Special-purpose acquisition companies (SPACs) have been on a tear as of late, with 2020 and just two months into 2021…
Special-purpose acquisition companies (SPACs) have been on a tear as of late, with 2020 and just two months into 2021 collectively drawing hundreds of SPAC listings that have raised tens of billions of dollars. With a SPAC boom, it’s such that investors are betting on the use of SPACs to buy into promising companies and looking to make profits from them, and one of the industries to have drawn high positive interest from investors has been electric vehicles.
Many companies in the electric vehicle industry, most recently the electric carmaker Lucid Motors, have sealed big SPAC deals and drawn a lot of attention with them. The whole industry is being propped up with electric carmakers taking the lead and complementary businesses such as battery makers and charging network companies following suit.
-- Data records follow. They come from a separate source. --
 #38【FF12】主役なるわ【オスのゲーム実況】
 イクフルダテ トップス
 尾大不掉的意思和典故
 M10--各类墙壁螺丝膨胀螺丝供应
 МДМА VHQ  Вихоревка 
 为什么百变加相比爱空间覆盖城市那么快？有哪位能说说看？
Now, it seems that the latest company in the EV industry to be targeting a SPAC deal is DeepGreen Metals, a company that plans to produce metals with a minimal environmental impact that’ll then be used in the making of electric vehicles. The company is in talks to go public by merging with Sustainable Opportunities Acquisition Corp (NYSE:SOAC), according to a Bloomberg report.
DeepGreen is notably a Canadian company. It’s said that its talks to merge with Sustainable Opportunities Acquisition Corp may result in a deal that’ll value it at $2.8 billion.
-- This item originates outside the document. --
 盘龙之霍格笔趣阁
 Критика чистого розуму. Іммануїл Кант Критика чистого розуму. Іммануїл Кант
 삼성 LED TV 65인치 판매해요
Sustainable Opportunities Acquisition Corp, like its name suggests, is a SPAC that’s primarily looking for a target in the clean energy and sustainability sector, and as such, a company like DeepGreen Metals seems to be a likely target.
Notably, DeepGreen Metals is still a company in its early phases and doesn’t plan to begin production until 2024. As such, it’ll be that investing in the company will be betting on its future prospects of carving out a lucrative market for itself by producing metals for an electric vehicle market getting bigger over time.
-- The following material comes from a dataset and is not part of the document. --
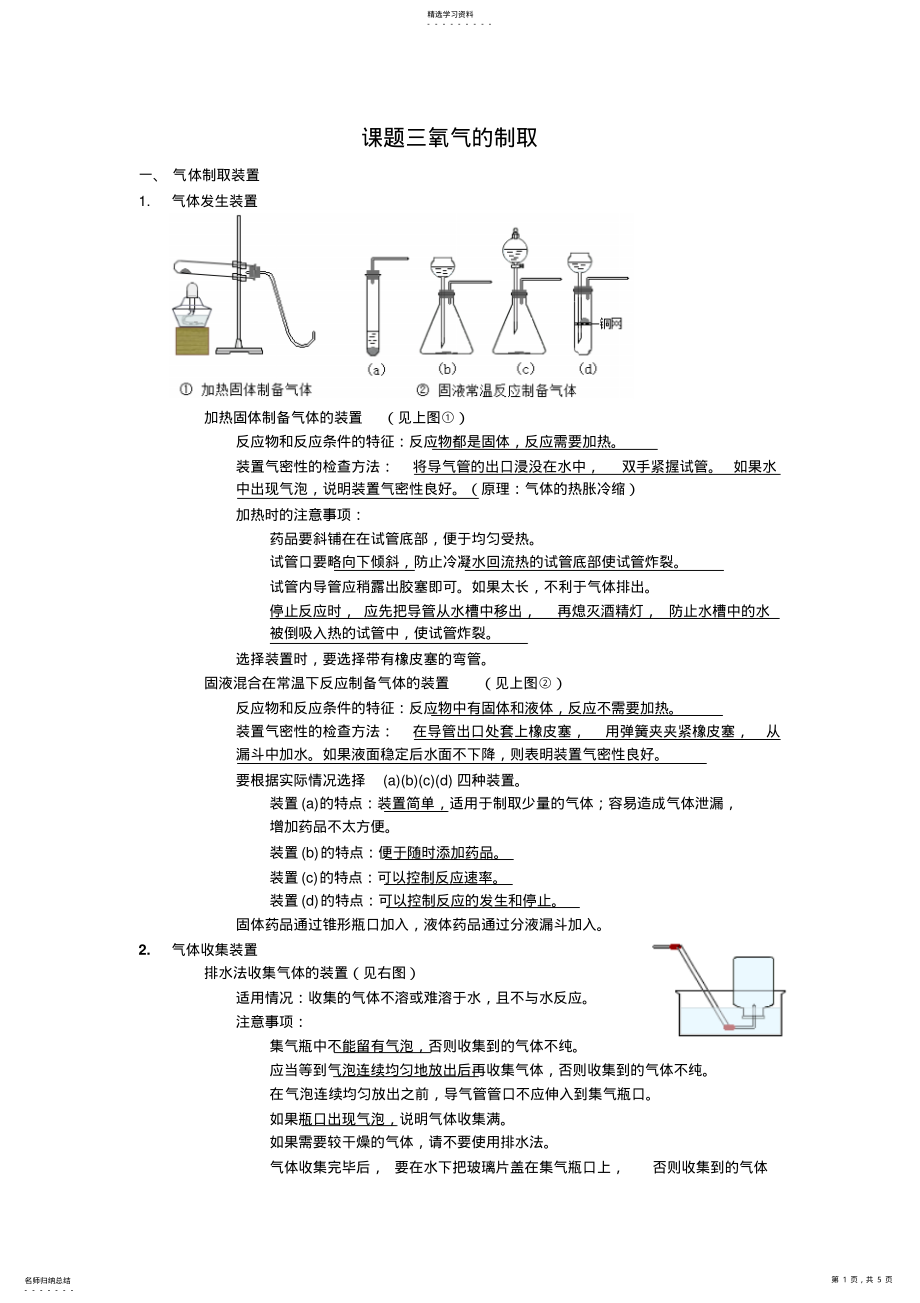 2022年新人教版初三化学第二单元课题三_制取氧气知识点和经典练习 .pdf_第1页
Obviously, metals are crucial to the production of both electric and internal-combustion-engine vehicles. Though, the production of the metals used to manufacture cars often comes with high pollution and environmental impact which may then be a drawback to electric carmakers with missions to reduce environmental impact buying those metals.
As DeepGreen is looking to produce metals with more efficient and environmental-friendly processes, it could be carving out a lucrative market for itself by supplying metals to electric carmakers that are expectedly looking to lessen the environmental impact from their supply chain.
Many electric carmakers have drawn criticism for creating pollution from their supply chain even as they seek to lessen pollution and environmental hazards through the production of their electric vehicles. One major example is Elon Musk-led Tesla.
With DeepGreen, electric carmakers like Tesla could lessen their impact and become more environmentally friendly with their supply chains if the Canadian company’s plan comes to fruition and sees it begin producing metals with minimized environmental impact. Such, it may be a lucrative target for a SPAC and then investors, depending on their appetite for higher-risk investments.
For now though, a merger deal between DeepGreen Metals and Sustainable Opportunities Acquisition Corp (NYSE:SOAC) hasn’t been confirmed and can only be subject to speculation.